PROBLEM TO SOLVE –
Reproduce each of the rows below word for word, leaving out the pictures.

Dataset records
----

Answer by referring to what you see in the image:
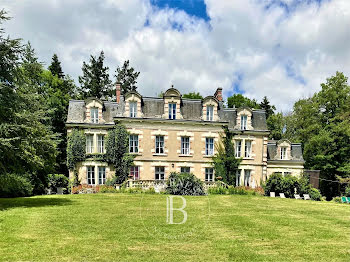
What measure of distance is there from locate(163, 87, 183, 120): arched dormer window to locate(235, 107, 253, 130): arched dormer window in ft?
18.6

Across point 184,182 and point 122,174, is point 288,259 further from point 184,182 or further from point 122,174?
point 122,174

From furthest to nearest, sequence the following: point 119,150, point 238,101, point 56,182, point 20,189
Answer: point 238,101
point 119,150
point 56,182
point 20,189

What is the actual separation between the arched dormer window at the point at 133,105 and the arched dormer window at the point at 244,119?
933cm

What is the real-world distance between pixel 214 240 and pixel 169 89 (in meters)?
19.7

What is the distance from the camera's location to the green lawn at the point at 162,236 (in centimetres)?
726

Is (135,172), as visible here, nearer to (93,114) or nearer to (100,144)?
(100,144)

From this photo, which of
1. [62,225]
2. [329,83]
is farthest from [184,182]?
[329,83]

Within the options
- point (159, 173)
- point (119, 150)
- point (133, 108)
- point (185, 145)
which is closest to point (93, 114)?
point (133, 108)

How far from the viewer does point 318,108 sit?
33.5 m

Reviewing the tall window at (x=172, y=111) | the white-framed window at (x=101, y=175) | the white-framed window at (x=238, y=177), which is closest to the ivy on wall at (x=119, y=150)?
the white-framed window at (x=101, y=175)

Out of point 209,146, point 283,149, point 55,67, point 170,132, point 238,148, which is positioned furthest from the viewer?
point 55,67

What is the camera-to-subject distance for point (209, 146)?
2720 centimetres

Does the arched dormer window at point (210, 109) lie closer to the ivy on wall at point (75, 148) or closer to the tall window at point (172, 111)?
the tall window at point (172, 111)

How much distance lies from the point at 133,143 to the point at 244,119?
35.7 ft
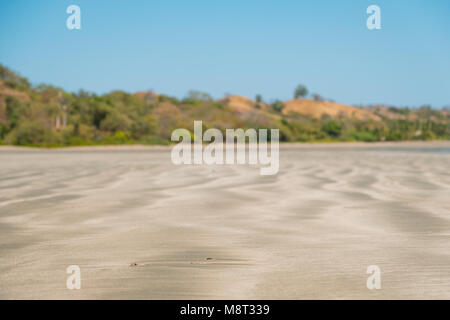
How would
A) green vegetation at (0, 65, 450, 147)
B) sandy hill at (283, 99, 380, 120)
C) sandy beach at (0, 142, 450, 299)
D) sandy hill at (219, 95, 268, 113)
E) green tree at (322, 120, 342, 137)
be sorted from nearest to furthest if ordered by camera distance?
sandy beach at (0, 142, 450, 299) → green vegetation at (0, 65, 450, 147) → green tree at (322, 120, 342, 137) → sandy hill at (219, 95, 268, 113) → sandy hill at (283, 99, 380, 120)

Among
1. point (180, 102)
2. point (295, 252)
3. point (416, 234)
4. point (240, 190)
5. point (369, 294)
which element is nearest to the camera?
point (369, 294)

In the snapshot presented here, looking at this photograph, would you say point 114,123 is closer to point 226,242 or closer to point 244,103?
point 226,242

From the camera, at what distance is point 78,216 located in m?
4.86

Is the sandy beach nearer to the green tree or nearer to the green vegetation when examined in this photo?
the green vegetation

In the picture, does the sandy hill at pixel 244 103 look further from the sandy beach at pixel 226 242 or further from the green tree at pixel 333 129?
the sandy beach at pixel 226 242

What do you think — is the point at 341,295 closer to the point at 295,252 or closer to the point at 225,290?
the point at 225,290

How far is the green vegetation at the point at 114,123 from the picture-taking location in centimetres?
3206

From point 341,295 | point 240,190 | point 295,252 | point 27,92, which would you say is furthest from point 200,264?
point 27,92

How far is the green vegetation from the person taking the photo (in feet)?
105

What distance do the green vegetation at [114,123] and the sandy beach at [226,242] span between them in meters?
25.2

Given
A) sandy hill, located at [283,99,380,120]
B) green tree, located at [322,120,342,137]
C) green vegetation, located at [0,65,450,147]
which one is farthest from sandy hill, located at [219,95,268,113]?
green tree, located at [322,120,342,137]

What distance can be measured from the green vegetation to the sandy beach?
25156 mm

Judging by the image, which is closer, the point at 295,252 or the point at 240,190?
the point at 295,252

----

THE OUTPUT –
Answer by referring to what you see in the image:
What measure of distance is there from locate(163, 87, 183, 120): arched dormer window to locate(235, 107, 253, 130): arched dormer window in ft?
18.6

Across point 184,182 and point 122,174, is point 288,259 further from point 184,182 or further from point 122,174?
point 122,174

From furthest to nearest, sequence the following: point 119,150, point 238,101, point 56,182, point 20,189
Answer: point 238,101
point 119,150
point 56,182
point 20,189

What is the actual separation between the arched dormer window at the point at 133,105 and the arched dormer window at the point at 244,119?
933cm

What is the real-world distance between pixel 214 240 and pixel 169 89 (in meters)?
19.7

What is the distance from the camera's location to the green lawn at the point at 162,236 (in centimetres)?
726

Is (135,172), as visible here, nearer to (93,114) or nearer to (100,144)?
(100,144)

From this photo, which of
1. [62,225]
2. [329,83]
is farthest from [184,182]?
[329,83]

Within the options
- point (159, 173)
- point (119, 150)
- point (133, 108)
- point (185, 145)
which is closest to point (93, 114)?
point (133, 108)

How far from the viewer does point 318,108 sit?
33.5 m

Reviewing the tall window at (x=172, y=111) | the white-framed window at (x=101, y=175) | the white-framed window at (x=238, y=177), which is closest to the ivy on wall at (x=119, y=150)?
the white-framed window at (x=101, y=175)

Out of point 209,146, point 283,149, point 55,67, point 170,132, point 238,148, which is positioned furthest from the viewer?
point 55,67

What is the camera-to-subject distance for point (209, 146)?
2720 centimetres

Does the arched dormer window at point (210, 109) lie closer to the ivy on wall at point (75, 148) or closer to the tall window at point (172, 111)?
the tall window at point (172, 111)

How much distance lies from the point at 133,143 to the point at 244,119?
35.7 ft
How would
A) green vegetation at (0, 65, 450, 147)
B) sandy hill at (283, 99, 380, 120)
C) sandy beach at (0, 142, 450, 299)
D) sandy hill at (219, 95, 268, 113)
E) green tree at (322, 120, 342, 137)
be sorted from nearest to furthest if ordered by camera distance?
sandy beach at (0, 142, 450, 299) → green vegetation at (0, 65, 450, 147) → green tree at (322, 120, 342, 137) → sandy hill at (219, 95, 268, 113) → sandy hill at (283, 99, 380, 120)

Among
1. point (180, 102)
2. point (295, 252)
3. point (416, 234)
4. point (240, 190)
5. point (369, 294)
which element is nearest to the camera?
point (369, 294)

In the snapshot presented here, looking at this photograph, would you say point 114,123 is closer to point 226,242 or closer to point 244,103?
point 226,242

From the camera, at what distance is point 78,216 located in m?
4.86

Is the sandy beach nearer to the green tree or nearer to the green vegetation when examined in this photo?
the green vegetation

In the picture, does the sandy hill at pixel 244 103 look further from the sandy beach at pixel 226 242 or further from the green tree at pixel 333 129?
the sandy beach at pixel 226 242

What do you think — is the point at 341,295 closer to the point at 295,252 or closer to the point at 225,290?
the point at 225,290

How far is the green vegetation at the point at 114,123 from the picture-taking location in centimetres?
3206

From point 341,295 | point 240,190 | point 295,252 | point 27,92, which would you say is furthest from point 200,264?
point 27,92

How far is the green vegetation from the person taking the photo (in feet)?
105

What distance do the green vegetation at [114,123] and the sandy beach at [226,242] span between them in meters?
25.2

Given
A) sandy hill, located at [283,99,380,120]
B) green tree, located at [322,120,342,137]
C) green vegetation, located at [0,65,450,147]
which one is farthest from sandy hill, located at [219,95,268,113]?
green tree, located at [322,120,342,137]

What distance can be measured from the green vegetation to the sandy beach?
25156 mm

Judging by the image, which is closer, the point at 295,252 or the point at 240,190?
the point at 295,252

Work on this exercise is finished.